Since the attest CPA firm only retains the audit and tax compliance work, the retirement plan (deferred compensation) that it had in the past may well be reduced as part of the transaction since the accounting firm is not as valuable as it once was with the consulting revenues. It also would not be uncommon to see a slight reduction in draws and partner compensation. Sometimes in the initial transaction, a portion of the proceeds goes directly to the CPA partners in the form of a dividend and in firms where the partnership agreement and compensation plan require it, the retired partners may also share in that dividend.

The new attest firm must satisfy AICPA 101-14 requirements and state laws: Each director must be a licensed CPA and attest CPA firm partner. All owners of the attest CPA firm will also be employees of the non-attest consulting company. The board of the attest CPA firm should include attest CPA firm employees. The attest CPA firm board is distinct from the non-attest consulting company board, so there will be two boards, and the private equity firm will have no representation on the attest CPA firm board. Non-attest consulting company employees on the attest CPA firm board are not directors, executive officers or senior management of the non-attest consulting company.

The attest CPA firm is independently managed, with some oversight by the private equity firm: The managing partner of the attest CPA firm reports to the attest CPA firm board. Promotion to or removal of an attest CPA firm partner is the decision of the attest CPA firm. There is a services agreement that provides that the non-attest consulting company does not control the governance, structure or operations of the attest CPA firm, but does provide services such as personal (including licensed CPAs), IT and back-office support. It will also include a statement that services rendered on behalf of the attest CPA firm by CPAs will be under the direction, control and supervision of the attest CPA firm and will be rendered in accordance with its personnel manual and other policies and procedures.

Prepare yourself when it comes to cashing out. History has shown it is not easy to “flip” a professional services firm.
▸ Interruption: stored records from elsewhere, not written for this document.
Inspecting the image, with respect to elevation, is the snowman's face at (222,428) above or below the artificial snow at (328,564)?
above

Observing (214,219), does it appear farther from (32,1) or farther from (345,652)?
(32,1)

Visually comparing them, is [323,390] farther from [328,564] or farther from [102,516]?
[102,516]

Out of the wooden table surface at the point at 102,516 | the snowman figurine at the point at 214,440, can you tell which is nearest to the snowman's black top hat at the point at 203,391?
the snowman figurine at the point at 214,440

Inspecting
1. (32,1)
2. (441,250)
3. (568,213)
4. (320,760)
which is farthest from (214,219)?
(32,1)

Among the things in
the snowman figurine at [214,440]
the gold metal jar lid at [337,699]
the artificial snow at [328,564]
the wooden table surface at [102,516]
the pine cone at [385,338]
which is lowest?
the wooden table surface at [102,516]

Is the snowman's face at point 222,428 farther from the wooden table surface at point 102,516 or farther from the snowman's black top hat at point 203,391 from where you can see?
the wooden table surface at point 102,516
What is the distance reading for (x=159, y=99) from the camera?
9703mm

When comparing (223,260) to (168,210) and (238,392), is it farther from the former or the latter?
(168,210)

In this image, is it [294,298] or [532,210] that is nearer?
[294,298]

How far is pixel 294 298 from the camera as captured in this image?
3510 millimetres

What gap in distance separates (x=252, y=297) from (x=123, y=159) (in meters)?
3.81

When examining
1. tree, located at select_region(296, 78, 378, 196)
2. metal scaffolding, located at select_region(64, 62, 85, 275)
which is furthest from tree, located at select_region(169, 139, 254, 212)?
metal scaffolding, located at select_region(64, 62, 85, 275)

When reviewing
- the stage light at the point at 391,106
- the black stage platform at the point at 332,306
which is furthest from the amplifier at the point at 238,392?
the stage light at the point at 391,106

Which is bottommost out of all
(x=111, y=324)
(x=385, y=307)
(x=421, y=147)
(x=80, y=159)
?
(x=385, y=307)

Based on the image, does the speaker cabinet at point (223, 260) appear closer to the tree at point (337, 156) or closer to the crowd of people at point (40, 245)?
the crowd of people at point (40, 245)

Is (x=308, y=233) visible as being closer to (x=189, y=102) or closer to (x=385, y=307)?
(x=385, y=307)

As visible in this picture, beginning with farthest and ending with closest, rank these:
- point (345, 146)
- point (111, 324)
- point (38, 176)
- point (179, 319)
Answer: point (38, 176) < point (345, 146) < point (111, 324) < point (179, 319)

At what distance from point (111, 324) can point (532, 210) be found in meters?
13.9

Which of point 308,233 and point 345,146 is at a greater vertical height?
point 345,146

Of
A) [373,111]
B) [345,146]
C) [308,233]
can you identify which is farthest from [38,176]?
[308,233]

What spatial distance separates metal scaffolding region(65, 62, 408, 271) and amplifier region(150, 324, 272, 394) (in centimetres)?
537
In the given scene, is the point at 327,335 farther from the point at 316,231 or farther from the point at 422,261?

When it’s done, it’s often not done successfully. But when it’s time to flip, there have been a number of public company exits, IPOs and perhaps some SPACs, but there is little known about these transactions because they are private.

So if your partnership can accept the aspects of the structural and governance changes, is a private equity infusion an effective vehicle to create partner wealth? We believe so, but with the caveat that if a CPA firm has a strategic plan that it revises to reflect how strategies and tactics will be enhanced as a result of a private equity infusion, and that the alternative practice structure effectively delivers on that plan, private equity could be beneficial for the partners.

But the question remains: Is the gain worth the pain? With bank borrowing rates being very inexpensive these days and many firms under capitalization with partner cash capital accounts, these vehicles could be considered alternative vehicles for growth as well as a private equity infusion, but without all the bells and whistles that private equity demands.

Only time will tell if these transactions gain traction and are more successful than in the past.